The ads said Maker’s was expensive, but it wasn’t. It was just a little pricier than other bourbons but significantly less than most good scotch or other things people might be consuming. The very first time you looked at it in a store you were made by the advertising for this to become more expensive than it was.

With price level of resistance thus conquer, they could get to sampling, and Maker’s sampled well since it had a different taste. It truly was not a typical bourbon. It had a milder, sweeter flavor, compared to scotch even. It made an excellent first impression, whatever the taster’s previous drinking experience. After 1969, whiskey sales collapsed and the rest of the industry is at a race to the bottom. Maker’s stood apart even more.

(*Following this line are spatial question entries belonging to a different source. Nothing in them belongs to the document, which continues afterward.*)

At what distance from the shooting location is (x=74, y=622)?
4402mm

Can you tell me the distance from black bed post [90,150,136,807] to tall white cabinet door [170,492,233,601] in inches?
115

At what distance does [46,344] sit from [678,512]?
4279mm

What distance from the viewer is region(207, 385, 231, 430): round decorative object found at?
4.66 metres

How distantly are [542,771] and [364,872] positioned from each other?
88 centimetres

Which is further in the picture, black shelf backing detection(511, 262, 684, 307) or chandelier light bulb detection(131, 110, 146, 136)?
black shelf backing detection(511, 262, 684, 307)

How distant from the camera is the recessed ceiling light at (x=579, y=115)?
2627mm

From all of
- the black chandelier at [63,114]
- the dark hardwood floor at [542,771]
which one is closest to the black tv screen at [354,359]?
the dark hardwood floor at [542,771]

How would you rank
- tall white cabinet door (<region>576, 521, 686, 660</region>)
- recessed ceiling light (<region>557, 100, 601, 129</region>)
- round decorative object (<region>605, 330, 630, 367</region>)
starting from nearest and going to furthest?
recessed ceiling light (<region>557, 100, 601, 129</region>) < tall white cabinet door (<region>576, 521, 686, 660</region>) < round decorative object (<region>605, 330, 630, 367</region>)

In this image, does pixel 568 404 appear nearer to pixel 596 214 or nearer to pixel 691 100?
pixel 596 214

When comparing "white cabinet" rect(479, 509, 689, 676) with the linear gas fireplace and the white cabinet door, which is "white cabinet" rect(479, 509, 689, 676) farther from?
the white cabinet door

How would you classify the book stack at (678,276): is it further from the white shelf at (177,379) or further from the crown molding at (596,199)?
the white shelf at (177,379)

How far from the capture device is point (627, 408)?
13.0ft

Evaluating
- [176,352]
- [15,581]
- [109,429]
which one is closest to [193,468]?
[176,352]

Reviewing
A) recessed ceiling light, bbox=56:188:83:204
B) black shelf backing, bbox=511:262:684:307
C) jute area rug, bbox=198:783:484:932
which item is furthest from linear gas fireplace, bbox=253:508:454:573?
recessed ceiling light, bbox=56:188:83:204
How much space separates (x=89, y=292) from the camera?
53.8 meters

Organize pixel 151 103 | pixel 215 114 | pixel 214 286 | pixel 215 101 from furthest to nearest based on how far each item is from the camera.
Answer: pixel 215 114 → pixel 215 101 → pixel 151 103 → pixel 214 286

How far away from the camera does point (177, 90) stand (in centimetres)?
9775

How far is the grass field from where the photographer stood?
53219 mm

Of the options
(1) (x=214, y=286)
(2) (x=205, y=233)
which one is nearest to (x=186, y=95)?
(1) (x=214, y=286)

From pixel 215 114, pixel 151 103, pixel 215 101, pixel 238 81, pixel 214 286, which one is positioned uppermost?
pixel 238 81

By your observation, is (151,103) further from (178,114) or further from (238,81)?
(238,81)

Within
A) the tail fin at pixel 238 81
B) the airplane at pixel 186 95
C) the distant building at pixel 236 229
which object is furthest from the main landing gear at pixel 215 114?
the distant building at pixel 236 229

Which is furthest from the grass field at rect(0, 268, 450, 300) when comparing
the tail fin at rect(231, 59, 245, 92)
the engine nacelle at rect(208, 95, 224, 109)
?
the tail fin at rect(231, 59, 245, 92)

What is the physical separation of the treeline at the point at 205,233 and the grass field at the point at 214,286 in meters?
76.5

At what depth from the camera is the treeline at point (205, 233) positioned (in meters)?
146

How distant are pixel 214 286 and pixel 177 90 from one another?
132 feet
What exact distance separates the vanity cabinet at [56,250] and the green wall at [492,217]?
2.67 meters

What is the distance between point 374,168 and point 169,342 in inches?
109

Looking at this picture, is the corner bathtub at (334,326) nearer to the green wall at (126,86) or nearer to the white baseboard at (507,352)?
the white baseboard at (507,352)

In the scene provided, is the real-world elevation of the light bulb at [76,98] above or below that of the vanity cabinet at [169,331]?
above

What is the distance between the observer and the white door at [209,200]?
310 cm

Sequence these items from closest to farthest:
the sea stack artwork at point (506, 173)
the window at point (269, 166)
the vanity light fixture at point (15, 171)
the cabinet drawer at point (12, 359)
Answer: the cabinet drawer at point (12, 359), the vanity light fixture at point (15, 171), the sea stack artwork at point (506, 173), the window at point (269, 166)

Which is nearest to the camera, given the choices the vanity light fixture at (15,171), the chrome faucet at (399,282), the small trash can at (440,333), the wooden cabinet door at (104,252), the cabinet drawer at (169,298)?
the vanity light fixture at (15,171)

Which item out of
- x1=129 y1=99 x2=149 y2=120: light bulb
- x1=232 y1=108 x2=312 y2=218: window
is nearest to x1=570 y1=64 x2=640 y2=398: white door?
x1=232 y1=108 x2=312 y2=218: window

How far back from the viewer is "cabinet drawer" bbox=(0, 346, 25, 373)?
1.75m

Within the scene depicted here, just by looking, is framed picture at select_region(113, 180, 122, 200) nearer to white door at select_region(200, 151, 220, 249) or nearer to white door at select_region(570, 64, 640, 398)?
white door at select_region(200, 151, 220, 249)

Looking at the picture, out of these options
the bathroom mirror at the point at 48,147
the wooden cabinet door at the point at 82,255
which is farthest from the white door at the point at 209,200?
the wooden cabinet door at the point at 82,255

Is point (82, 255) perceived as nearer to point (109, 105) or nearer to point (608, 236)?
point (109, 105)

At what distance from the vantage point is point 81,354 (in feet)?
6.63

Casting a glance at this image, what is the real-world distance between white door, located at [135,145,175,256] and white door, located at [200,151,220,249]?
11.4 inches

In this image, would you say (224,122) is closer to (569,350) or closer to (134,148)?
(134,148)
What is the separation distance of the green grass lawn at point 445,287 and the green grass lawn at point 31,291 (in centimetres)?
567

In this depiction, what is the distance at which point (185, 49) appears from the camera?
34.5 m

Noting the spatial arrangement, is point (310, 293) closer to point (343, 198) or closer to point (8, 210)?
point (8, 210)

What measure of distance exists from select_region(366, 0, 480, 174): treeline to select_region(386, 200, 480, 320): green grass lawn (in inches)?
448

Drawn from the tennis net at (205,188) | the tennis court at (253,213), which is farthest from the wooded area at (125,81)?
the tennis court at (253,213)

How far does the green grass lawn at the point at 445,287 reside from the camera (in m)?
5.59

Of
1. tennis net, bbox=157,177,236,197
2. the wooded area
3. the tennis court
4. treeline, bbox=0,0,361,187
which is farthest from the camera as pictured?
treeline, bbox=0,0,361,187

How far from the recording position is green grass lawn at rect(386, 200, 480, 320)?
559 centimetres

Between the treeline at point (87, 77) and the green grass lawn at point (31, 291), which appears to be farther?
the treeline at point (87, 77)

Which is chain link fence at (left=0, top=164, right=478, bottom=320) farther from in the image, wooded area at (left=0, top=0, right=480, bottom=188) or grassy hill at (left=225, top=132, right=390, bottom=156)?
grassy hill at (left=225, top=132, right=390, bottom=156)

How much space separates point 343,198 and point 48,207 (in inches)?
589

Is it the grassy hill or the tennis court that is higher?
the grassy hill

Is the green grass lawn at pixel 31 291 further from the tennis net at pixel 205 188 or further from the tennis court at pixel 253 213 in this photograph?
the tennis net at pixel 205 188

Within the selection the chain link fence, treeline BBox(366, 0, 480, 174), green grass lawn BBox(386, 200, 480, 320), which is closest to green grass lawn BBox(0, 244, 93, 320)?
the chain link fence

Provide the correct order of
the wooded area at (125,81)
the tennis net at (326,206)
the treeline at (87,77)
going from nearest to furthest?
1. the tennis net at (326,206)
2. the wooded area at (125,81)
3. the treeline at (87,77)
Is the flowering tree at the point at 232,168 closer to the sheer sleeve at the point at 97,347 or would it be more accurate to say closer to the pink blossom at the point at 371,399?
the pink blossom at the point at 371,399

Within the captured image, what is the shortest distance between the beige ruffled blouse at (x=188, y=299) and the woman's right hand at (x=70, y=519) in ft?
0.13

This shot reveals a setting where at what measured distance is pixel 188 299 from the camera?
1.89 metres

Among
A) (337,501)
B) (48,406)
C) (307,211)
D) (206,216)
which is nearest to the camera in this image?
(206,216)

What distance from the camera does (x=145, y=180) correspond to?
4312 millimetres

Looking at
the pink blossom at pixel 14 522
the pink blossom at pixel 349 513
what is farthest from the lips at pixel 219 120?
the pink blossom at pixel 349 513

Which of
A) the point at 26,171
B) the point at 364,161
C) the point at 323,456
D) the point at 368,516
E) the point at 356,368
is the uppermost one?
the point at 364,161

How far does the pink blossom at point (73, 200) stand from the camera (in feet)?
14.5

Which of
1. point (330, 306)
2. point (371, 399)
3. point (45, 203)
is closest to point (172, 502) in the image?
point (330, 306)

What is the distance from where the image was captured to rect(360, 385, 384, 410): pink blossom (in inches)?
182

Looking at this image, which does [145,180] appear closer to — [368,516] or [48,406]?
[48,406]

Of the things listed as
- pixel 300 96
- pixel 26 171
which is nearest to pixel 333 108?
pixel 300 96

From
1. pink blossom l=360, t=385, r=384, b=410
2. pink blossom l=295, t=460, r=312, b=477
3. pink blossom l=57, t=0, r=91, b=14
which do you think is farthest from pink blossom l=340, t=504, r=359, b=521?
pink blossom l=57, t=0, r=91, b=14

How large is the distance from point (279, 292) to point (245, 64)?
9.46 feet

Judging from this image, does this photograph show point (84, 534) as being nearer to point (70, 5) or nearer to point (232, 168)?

No one in the business believed you could sell bourbon with an excellent claim. That was true when bourbon sales were became and growing carved in rock when sales nose-dived. No one took Maker’s Mark seriously. It had been a tiny still, Kentucky-owned brand. The WSJ article informed how Maker’s was making all the right movements, so it’s likely they would have succeeded anyway, however the article sure helped. It can also be said to indicate the start of today’s bourbon revival. Once it was okay to think about bourbon as an excellent product, anything was possible.